Court Opinion

ID: 9473987
Source: CourtListenerOpinion
Date Created: 2023-08-05 04:45:09.466213+00
Date Added: 2024-06-11T17:43:50.944062
License: Public Domain

FLAUM, Circuit Judge,
concurring.
As an intermediate appellate court judge obliged to follow the contemporary and controlling teachings of Doyle v. Ohio, 426 U.S. 610, 96 S.Ct. 2240, 49 L.Ed.2d 91 (1976), I am compelled to find that a Doyle violation occurred in this case. I therefore respectfully limit myself to registering a dissent from Part I of the majority’s opinion and a detachment from the broad-ranging reflections contained in the concurring opinions of my brothers Posner and Easter-brook. The record in this case reflects that petitioner Phelps made a few brief comments after his arrest and receipt of Miranda warnings, but made no statement that was inconsistent with the version of events he later related at trial. Cf. Ander*1420son v. Charles, 447 U.S. 404, 408, 100 S.Ct. 2180, 2182, 65 L.Ed.2d 222 (1980) (Doyle not violated by cross-examination that merely inquires into defendant’s prior inconsistent statement). The prosecutor’s questioning of Phelps thus referred to Phelps’s post-arrest silence, in direct violation of Doyle.

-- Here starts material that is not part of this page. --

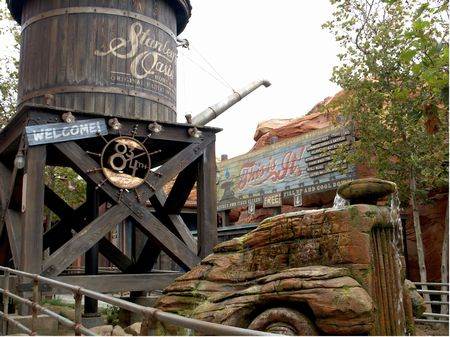 Radiator Springs Racers photo, from ThemeParkInsider.com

Nevertheless, the record also demonstrates that Phelps’s testimony lacked credibility in certain critical respects, as outlined in the majority’s opinion, and that the trial court gave a clear, prompt, curative instruction to the jury, cf. United States ex rel. Miller v. Greer, 772 F.2d 293, 298-299 (7th Cir.1985). I thus conclude that under the standard for assessing federal constitutional error mandated by the Supreme Court in Chapman v. California, 386 U.S. 18, 24, 87 S.Ct. 824, 828, 17 L.Ed.2d 705 (1967), the Doyle violation in this case was rendered harmless beyond a reasonable doubt. I therefore concur in the majority’s reversal of the district court’s judgment.